Author Topic: What would you say is the appeal of retro games?  (Read 1084 times)

darkwatcher

Re: What would you say is the appeal of retro games?
« Reply #30 on: August 02, 2018, 06:05:12 pm »
Most gamers when asked about retro games speak on nostalgia and simplistic play mechanics, responsiveness, memorization, and timing. Perhaps we can approach the question differently...

Retro games are akin to books. They are rather simplistic in presentation, bring you a sense of enjoyment, and transport you to a different place. However, they also require a great deal of skill, patience, and specifically the reader / gamer’s imagination.

Modern games are akin to cinematic movies (no coincidence that many often are cinematic experiences). They are all about graphic presentation, bring you a sense of enjoyment, and also transport you to a different place. These experiences often require checkpoints, more complicated game mechanics, and are presented through the imaginative interpretation of the director / developers.

Now with our analogy set... Have you ever read a book, and then watched the cinematic representation at the movies? Sometimes the movie adaptation manages to capture some of the experiences in the book but are not able to include all the book’s nuances. Sometimes the movies take creative liberties with the material provided (i.e. Ready Player One or the Bourne Identity). Experiences would differ depending on whether you watched the movie first or read the book first. This would explain why opinions vary with games that have made the transition to more modern aesthetics. For example, we experienced an impressive amount of joy and frustration playing Ninja Gaiden for the Nintendo NES. We then experienced a far different amount of joy and frustration playing Ninja Gaiden Black for XBOX. Now imagine if we were “Millennial” DW, and started our experience with Ninja Gaiden Sigma. Millennial DW would have rage quit the first time they got knocked into a chasm by that damn crow in the NES version (let alone be made aware they would have to start the round from the beginning). Granted, ole crusty DW also felt like rage quitting with Ninja Gaiden Black as well.

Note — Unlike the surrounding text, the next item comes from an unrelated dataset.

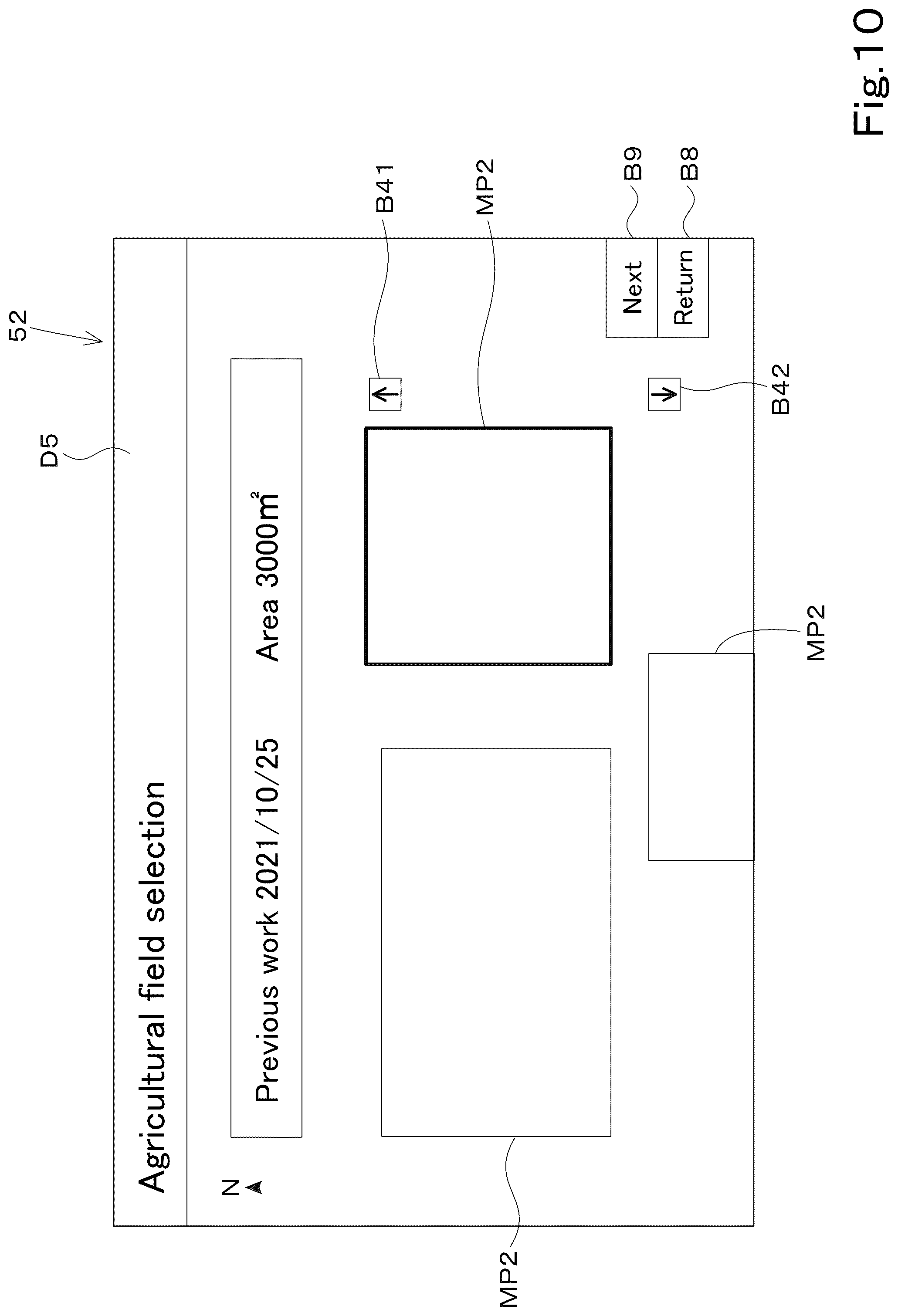 Patent US12599054 Figure 17 – Agricultural work assistance system, agricultural machine, and agricultural work assistance device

This analogy also provides other similarities. In both books and retro games, it is a simple thing to place yourself in the role of the hero / protagonist. In movies this experience is changed when a particular actor is cast to play the role (Hmm…We wonder what handsome devil would be portrayed as DW? He looks nothing like us!!!). Apart from games with a create-a-character feature, this seems to apply somewhat in modern games. Although changes in technology have allowed impressive feats to be translated to cinema, some imaginative experiences in books are difficult to translate in movie adaptations. Sometimes the movie does a far better job of capturing the imaginative experience then a book’s words impart. This also applies to both retro and modern games, which would also play a part in what makes the game appealing.

There are always exceptions with both games and gamers. However, it does offer another way to speak to the appeal of retro games.
« Last Edit: August 02, 2018, 06:20:05 pm by darkwatcher »

Re: What would you say is the appeal of retro games?
« Reply #31 on: October 08, 2018, 07:20:31 pm »
Well for me it was one of the best parts of my childhood. Re-buying the games I had in my youth gives me a sense of connection to my younger self. Bascially there is that nostalgia factor that comes into play.

Re: What would you say is the appeal of retro games?
« Reply #32 on: October 28, 2018, 12:20:52 am »
Nostalgia is a huge allure, but when developers grapple with limitations and truly master the capabilities of the hardware, the finest achievements on the SNES and Megadrive still have me in awe. I assume this thread pertains to actual retro games and not contemporary games that aim to pay homage (gotta love those "8-bit style" games that would have had the Saturn chugging).